--- RECORDS TO USE ---

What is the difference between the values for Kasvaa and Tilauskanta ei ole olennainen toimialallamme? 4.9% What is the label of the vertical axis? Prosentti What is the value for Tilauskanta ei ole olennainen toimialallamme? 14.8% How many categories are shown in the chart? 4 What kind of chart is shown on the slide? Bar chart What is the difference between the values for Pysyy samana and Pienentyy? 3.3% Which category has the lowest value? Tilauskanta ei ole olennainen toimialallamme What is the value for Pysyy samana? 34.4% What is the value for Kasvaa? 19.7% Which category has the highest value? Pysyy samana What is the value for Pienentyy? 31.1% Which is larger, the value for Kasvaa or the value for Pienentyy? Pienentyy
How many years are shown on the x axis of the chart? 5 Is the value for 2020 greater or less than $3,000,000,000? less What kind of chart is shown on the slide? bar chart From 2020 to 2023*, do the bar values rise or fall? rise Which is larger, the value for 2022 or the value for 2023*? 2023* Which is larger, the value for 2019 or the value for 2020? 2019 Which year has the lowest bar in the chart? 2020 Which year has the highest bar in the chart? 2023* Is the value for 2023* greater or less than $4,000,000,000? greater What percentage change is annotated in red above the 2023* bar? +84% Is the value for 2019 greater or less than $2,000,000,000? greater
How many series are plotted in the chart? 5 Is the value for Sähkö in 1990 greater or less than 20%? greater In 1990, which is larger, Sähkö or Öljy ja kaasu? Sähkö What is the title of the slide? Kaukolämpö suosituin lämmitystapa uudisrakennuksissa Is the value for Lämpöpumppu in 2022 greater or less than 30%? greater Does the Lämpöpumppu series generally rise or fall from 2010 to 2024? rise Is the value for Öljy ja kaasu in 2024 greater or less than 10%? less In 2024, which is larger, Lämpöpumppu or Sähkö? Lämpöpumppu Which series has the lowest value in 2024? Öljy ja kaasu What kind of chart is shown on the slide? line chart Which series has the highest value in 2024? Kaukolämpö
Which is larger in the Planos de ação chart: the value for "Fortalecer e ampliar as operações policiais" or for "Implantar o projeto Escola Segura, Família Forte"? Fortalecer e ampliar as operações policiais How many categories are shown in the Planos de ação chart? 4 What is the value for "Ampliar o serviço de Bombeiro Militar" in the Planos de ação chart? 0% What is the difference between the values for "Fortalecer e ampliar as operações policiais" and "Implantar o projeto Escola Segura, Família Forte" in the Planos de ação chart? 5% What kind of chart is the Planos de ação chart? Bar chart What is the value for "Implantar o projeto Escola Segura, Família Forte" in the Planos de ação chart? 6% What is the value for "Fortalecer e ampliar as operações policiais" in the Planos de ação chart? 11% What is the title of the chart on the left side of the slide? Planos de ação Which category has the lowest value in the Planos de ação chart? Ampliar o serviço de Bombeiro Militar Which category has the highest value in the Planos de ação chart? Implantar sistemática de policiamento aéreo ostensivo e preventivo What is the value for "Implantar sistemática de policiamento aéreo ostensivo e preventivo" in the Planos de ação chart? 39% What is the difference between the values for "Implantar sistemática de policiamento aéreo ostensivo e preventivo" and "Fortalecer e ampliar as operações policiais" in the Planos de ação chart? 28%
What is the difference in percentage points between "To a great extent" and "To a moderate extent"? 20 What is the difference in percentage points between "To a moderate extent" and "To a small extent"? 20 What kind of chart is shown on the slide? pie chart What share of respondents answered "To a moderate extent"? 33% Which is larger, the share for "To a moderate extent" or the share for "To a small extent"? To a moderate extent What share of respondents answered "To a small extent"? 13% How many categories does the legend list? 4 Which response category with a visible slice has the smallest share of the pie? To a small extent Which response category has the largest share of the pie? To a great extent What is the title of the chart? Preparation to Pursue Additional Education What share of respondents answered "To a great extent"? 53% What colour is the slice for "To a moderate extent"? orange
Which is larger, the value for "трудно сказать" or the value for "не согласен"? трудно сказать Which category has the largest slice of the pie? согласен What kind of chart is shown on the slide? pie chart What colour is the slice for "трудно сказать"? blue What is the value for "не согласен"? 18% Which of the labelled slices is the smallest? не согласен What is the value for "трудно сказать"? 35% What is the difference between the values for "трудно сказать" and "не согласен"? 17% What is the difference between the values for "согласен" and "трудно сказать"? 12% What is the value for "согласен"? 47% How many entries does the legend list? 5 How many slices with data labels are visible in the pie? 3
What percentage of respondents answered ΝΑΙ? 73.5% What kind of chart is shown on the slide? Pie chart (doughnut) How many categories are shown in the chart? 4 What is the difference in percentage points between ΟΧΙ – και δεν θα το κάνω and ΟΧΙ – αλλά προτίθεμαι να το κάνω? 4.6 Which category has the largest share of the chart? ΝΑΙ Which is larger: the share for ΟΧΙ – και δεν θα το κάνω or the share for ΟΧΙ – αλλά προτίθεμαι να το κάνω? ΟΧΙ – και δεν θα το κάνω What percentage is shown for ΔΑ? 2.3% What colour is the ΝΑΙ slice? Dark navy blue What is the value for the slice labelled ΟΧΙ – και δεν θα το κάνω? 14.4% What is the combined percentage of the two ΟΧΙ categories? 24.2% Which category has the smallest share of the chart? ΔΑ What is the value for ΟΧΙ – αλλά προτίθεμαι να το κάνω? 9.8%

---

EXERCISE DETAILS ::
State how many lines in the listing above contain the string "rise", treating uppercase and lowercase as different, and give only the number.

EXERCISE ANSWER ::
2